范闲捂着胸口,单膝跪在地上喘着粗气指控「凶手」:“陶镜杨,你跟我下死手是吧!?”
之前范闲求着陶镜杨与他对打,说是什么,实践出真知。
这下好了,真打他又不愿意。
陶镜杨左手扶着右手胳膊,靠在树旁道:“说的好像你没下死手似的。”她将话撂下后,撇下一边的范闲,径直钻回了自己的马车。
见此场景,高达撞了王启年一下,问,“王兄,这到底怎么回事儿?”
王启年磕着瓜子儿,眉头皱皱着,摇摇头没吭声。实话说,他也不知道这小范大人是怎么了。

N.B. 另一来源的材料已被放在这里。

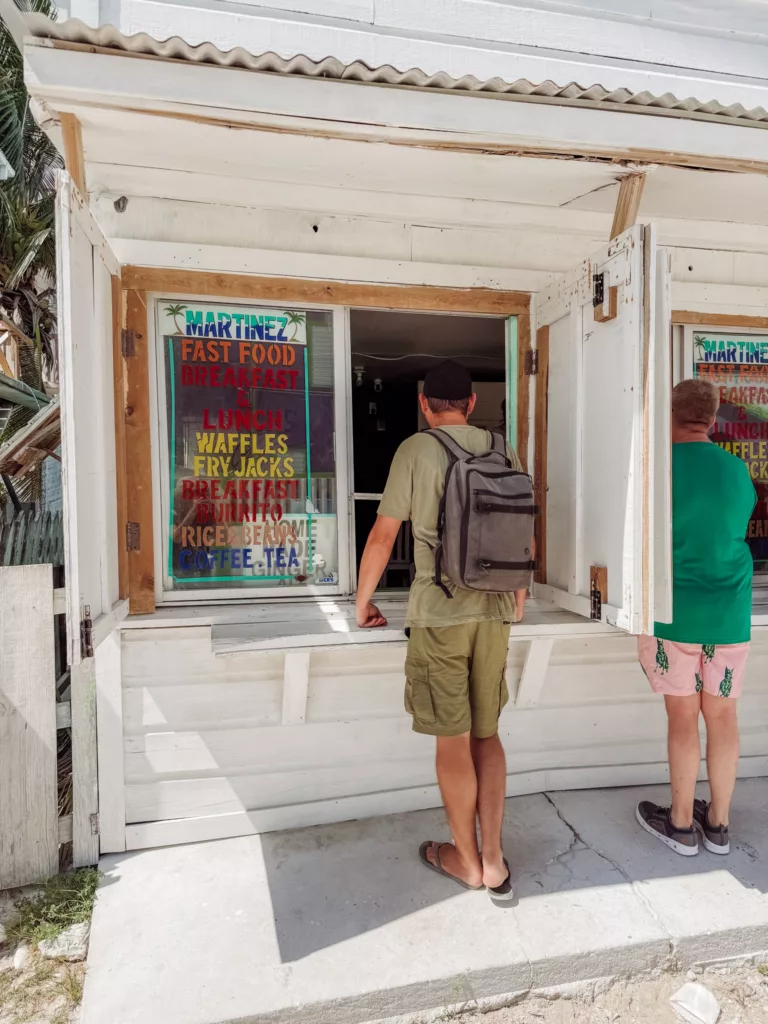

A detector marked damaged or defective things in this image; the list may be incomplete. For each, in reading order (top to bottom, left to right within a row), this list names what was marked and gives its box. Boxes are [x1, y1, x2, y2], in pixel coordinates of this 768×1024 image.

范闲起身运了运气,揉了揉胸口,对着一众吃瓜群众道:“好了好了,别看了,这么晚了该歇息就歇息吧,明儿还得赶路呢。”
四周鸦雀无声,还是高达问了一句:“你们两位,打完了?”
范闲略显尴尬的回了一句:“啊,是啊。”
“那......你俩谁输谁赢?”
“没人输也没人赢,呃...平分秋色吧。”
范闲说完也觉得不妥,遂快步离开事发现场,回到了自己的帐子里假寐。
高达眼神一直跟在范闲身上,直到他进入帐篷之后,才略带疑惑的看向王启年:
“那他俩刚才打什么呢?”
王启年撇着嘴,挠了挠脸说:“不儿道。”
说完就转身离开,“诶呀,老王我得早些休息了,不能再看热闹喽。”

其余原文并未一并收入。